Wednesday, June 8, 2022

Somebody Loan Me a Dime

'I'm in a phone booth baby... got your number scratched on the wall...' The moment we all radio-heard Robert Cray sing those lyrics over two basic minor chords... well... it was an instant urban classic... so good even Albert King had to do a version.  I had to run out and buy that album-- not just because Robert sang those lines with authority and played like he meant it,  but because every one of us in the 1980's had had a phone-booth moment.  The vintage, 10-cent variety from the song.  

Not a few of us mourned the recent removal of the last public phone in the city.  The booth thing-- well it had been 21st-century minimized into a sort of 3-sided metal stall-- no glass, no funk, no soul. Not much privacy... not much use.  You could bet on some discarded lunch-garbage or worse on the little shelf.  You could also bet the line was dead-- cord vandalized, coin return mangled by some desperate junkie hoping to retrieve some change.  Not an appetizing thing to put the plastic receiver to your ear, especially with pandemic awareness.  In its favor, the thing was still weighty-- solid.
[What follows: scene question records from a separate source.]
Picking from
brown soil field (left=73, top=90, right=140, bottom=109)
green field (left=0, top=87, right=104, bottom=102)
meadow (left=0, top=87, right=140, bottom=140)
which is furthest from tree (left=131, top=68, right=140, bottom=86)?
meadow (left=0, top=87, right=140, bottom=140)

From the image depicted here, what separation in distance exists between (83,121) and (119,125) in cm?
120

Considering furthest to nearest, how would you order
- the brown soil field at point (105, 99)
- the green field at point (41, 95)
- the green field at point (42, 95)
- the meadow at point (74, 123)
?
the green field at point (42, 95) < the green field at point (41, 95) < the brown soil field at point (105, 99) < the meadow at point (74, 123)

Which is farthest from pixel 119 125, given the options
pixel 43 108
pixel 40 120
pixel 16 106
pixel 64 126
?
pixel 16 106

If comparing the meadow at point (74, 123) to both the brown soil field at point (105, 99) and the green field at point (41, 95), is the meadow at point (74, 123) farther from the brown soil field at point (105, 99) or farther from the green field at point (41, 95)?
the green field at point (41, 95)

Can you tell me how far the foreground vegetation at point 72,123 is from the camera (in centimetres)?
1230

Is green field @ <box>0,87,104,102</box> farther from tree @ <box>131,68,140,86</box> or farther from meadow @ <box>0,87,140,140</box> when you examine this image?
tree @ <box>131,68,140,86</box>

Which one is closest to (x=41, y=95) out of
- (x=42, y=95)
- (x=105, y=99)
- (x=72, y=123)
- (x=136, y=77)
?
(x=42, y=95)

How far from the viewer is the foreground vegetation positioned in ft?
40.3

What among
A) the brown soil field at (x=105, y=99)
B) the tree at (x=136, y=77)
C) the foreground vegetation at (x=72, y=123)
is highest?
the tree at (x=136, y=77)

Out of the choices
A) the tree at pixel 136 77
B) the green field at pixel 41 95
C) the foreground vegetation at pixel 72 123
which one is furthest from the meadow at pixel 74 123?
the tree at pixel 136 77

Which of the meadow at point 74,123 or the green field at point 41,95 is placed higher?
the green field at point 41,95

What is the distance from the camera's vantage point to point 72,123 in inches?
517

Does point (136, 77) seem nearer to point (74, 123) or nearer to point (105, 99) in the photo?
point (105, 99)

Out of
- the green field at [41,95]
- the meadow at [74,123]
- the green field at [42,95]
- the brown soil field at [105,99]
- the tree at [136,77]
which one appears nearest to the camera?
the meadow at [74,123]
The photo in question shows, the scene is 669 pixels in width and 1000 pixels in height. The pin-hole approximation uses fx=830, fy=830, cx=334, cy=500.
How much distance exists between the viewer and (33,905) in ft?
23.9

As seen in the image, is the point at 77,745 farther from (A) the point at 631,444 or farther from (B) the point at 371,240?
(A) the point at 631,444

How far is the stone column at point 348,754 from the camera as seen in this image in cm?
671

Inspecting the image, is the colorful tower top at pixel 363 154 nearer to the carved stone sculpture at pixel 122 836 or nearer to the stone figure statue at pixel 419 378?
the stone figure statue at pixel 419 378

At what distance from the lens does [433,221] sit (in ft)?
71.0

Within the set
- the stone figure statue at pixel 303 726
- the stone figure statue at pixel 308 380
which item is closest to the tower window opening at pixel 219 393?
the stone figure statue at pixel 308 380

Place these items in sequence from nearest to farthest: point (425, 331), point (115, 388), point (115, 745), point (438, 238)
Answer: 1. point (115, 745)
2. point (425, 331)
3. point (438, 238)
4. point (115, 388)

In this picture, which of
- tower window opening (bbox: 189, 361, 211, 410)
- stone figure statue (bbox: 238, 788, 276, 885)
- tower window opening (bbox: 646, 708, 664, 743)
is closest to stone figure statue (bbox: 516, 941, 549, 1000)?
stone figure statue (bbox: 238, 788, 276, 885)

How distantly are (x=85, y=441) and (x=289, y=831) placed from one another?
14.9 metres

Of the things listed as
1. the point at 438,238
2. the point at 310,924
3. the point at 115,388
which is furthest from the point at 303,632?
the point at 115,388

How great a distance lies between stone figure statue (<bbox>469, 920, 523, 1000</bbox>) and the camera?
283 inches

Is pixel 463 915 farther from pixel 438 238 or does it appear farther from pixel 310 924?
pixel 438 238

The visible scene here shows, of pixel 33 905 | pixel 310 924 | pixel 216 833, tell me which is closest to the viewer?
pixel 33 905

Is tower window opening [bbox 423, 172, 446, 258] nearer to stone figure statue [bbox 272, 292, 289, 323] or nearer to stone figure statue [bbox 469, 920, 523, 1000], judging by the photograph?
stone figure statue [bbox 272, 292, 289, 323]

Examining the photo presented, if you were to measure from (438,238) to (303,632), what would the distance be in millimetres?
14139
The very first time I made a pay-phone call I had to stand on the phonebooks to reach the dial.  Yes, there were phonebooks placed there in the old days... sometimes with chains, sometimes without. Who would steal a phone book?  They were free.  My Mom put dimes in our little penny-loafers so we could use them in an emergency.  I knew a few numbers in case she wasn't home-- there were neighbors, aunts and uncles.  You didn't call your father at work-- ever.  

The best booths were inside buildings... the train station-- airports... they had wooden sides and a little seat.  The door folded in and didn't fog up so much.  I got my first job acceptance from a phone booth...   there was even a free number you'd dial to get the exact time and still get your dime back.  Information was free.  When I ran away from home in high school I called my boyfriend and wept inside a phone booth.  I learned the sex of my baby boy from a payphone call... in Italy I learned to use gettone to wake up my secret lover six hours behind.  The studio where my first band rehearsed had no bell; you'd call from the street and they'd come and let you in.  I knew the number of the backstage phone at the Beacon theatre; the stage hands would let me in to see a show.  I sheltered from hurricane-force rain in one on Madison Avenue, collapsed there after being mugged.  I witnessed a pervert press himself against the glass while I was talking...  a girl change her entire outfit, like Superman... make-up and all... and yes, once in the UK (the best booths of all) I had sex with my husband in a phone box. 

I've personally written a small pile of songs about making calls from the street... I still don't carry a cellphone and for years have noticed the lyrical malaise of songwriting in general... the aching, the separation- the voice.  It's heartbreaking, in a way.. the things that are missing.  Hello, Baby?  Or the Muddy Waters... Sounds like a long distance call... and Here Comes my Baby flashing her new gold tooth... just to rhyme.  The Primitive Radio Gods song would never have broken hearts in this day of mobile phones.   

I, too, have written the poems-- from the Chelsea Hotel to 125th Street-- short stories and vignettes... witnessed infidelities, confided and confessed... I could have given a tour of the city from downtown to uptown with a caption for every phone booth.  I wish someone had made a film-- like Burt Lancaster in The Swimmer where he goes from pool to pool in Los Angeles.  No more.  The Colin Farrell movie remake will have to be re-staged; the next generation won't 'get it' anyway.  And when you see someone on the sidewalk you want to avoid, there is no hiding place.  

Noir films will never be the same... the streetlamp-light and the desperate tearful hang-up with the metallic ring-echo in the slam. The sound of coins dropping.  The little bucket that held your change.  One of my friends had a Twitter post... about how it was a little sad to see the last public phone be removed.   Me-- I'm deeply grieving... watched Manhattan the other night... in black and white they look especially good.  Poor old Woody Allen had his share of not just cinematic booths but undoubtedly real-life phone-drama.  And these calls were not traceable.  Drug deals were often completed... meetings set up.  People banged on the door after 3 minutes and lurked and threatened.  

When I lived in the UK a record collector asked me to get him a pay-phone from New York.  We had the whole thing shipped over and he set it up in his studio.  It cost a small fortune but he loved it.  I wonder if it's still there... if he's still alive, if that phone-box on the corner of Acton and Graham is still there-- the one where I sat up all night trying to decide whether to leave my British husband, waiting for the morning church bells and for the endless London rain to stop. 

Deborah Harry knows what it's like to be desperate in a phone booth... but maybe the all-time killer is the Fenton Robinson lyric, immortalized by Boz Scaggs among others... 'Somebody loan me a dime... I need to call my old time, used to be.'  If it were only that simple.